Gather every line in the entries below that contains the word "farthest", and copy each one out in full. Case counts.

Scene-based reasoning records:
::::::::::
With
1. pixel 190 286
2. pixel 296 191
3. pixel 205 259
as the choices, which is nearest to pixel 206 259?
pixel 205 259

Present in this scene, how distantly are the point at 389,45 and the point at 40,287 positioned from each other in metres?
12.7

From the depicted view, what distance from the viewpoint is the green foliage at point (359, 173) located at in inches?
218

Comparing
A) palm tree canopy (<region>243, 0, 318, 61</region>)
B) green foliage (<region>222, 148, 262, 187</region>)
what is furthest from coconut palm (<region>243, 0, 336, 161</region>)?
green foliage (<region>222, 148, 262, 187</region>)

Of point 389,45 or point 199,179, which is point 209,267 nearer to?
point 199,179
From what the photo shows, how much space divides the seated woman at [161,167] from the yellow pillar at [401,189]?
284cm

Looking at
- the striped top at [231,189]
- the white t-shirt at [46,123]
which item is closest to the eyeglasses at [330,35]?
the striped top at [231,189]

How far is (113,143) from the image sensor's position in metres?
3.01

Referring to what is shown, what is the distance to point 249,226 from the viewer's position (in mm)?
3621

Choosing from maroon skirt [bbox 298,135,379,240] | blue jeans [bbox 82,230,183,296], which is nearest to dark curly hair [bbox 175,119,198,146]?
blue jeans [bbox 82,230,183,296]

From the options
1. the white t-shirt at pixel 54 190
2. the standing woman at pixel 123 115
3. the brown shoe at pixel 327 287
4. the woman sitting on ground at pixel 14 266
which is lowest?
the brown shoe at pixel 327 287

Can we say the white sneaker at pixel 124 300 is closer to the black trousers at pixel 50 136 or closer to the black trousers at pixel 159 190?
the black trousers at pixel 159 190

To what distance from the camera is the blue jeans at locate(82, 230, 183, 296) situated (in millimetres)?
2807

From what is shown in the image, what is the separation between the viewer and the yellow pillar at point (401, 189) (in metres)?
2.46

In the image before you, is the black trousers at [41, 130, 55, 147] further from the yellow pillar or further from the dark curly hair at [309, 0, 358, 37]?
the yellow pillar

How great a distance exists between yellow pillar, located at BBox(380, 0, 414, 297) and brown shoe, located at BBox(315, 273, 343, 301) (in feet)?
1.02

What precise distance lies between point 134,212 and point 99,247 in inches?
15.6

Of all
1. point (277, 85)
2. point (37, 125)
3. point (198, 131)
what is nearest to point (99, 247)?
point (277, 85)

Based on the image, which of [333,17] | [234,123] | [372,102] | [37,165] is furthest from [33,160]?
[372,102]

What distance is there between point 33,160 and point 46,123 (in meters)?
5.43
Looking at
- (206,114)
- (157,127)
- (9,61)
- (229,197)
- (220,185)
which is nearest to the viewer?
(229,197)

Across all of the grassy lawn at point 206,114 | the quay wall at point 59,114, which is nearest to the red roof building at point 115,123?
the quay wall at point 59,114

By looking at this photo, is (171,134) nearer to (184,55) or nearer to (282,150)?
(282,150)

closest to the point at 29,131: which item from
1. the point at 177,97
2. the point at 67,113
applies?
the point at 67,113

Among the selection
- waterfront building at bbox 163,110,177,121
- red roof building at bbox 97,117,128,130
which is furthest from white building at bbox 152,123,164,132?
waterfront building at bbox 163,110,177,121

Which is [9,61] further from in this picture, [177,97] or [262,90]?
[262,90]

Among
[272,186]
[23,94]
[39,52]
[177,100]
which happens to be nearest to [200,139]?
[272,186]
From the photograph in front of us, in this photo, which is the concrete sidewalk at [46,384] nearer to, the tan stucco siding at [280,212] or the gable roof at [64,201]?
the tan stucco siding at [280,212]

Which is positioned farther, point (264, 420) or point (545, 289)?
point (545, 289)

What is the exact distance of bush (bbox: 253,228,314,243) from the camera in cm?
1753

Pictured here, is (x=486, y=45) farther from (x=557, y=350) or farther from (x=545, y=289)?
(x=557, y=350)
::::::::::
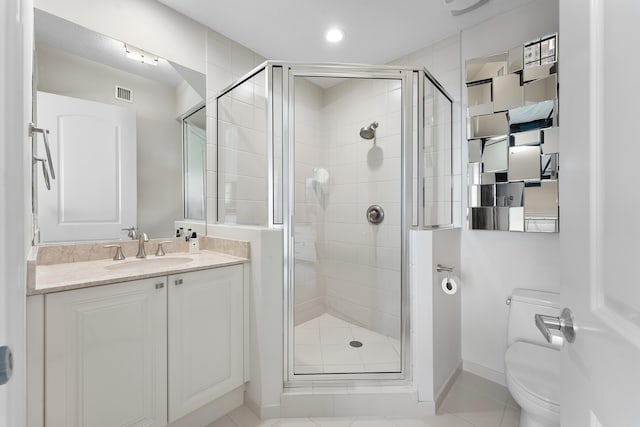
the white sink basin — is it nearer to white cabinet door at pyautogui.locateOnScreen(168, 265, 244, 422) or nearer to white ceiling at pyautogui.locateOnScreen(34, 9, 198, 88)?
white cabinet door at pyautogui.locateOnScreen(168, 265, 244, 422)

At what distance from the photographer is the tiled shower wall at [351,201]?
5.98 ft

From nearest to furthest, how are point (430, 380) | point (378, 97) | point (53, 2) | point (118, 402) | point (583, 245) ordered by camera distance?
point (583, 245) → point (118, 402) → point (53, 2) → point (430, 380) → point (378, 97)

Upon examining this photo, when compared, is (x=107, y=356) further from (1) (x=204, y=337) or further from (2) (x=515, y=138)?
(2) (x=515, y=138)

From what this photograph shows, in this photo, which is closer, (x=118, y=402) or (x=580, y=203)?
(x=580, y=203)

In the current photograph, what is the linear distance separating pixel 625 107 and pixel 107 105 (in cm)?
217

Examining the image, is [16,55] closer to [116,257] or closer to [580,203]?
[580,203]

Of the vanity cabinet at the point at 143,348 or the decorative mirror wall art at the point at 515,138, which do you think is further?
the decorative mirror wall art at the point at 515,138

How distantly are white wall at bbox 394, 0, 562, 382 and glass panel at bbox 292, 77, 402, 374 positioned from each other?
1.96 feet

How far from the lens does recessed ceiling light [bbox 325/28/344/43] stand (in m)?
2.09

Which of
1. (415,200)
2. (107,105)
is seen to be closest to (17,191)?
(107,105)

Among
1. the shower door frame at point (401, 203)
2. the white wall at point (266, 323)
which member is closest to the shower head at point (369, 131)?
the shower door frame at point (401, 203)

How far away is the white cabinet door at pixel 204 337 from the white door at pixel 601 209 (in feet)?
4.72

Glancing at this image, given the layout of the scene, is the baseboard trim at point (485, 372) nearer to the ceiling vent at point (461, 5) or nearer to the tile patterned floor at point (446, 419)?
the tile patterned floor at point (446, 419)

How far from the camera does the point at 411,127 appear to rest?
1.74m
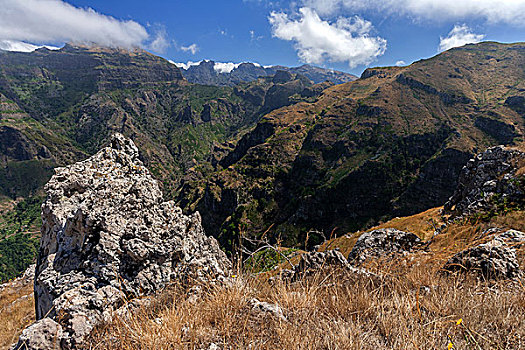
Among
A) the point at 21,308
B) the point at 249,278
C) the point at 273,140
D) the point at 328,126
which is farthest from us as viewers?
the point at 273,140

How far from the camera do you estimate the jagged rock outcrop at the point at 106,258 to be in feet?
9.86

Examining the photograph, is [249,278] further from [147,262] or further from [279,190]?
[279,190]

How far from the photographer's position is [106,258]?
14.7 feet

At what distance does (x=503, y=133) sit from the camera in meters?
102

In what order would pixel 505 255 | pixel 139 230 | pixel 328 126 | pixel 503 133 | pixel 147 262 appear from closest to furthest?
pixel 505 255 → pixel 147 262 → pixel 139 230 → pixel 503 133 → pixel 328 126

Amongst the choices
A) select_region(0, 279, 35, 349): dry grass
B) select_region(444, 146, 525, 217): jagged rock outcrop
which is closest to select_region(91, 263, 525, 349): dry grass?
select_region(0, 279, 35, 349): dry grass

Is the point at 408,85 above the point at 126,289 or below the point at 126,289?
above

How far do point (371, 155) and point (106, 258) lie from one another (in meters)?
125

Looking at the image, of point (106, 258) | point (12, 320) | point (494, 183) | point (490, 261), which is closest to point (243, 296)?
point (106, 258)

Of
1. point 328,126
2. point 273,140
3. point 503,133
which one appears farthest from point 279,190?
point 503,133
::::::::::
▶ _FULL OUTPUT_
which is farthest from us as viewers?
which one appears farthest from point 279,190?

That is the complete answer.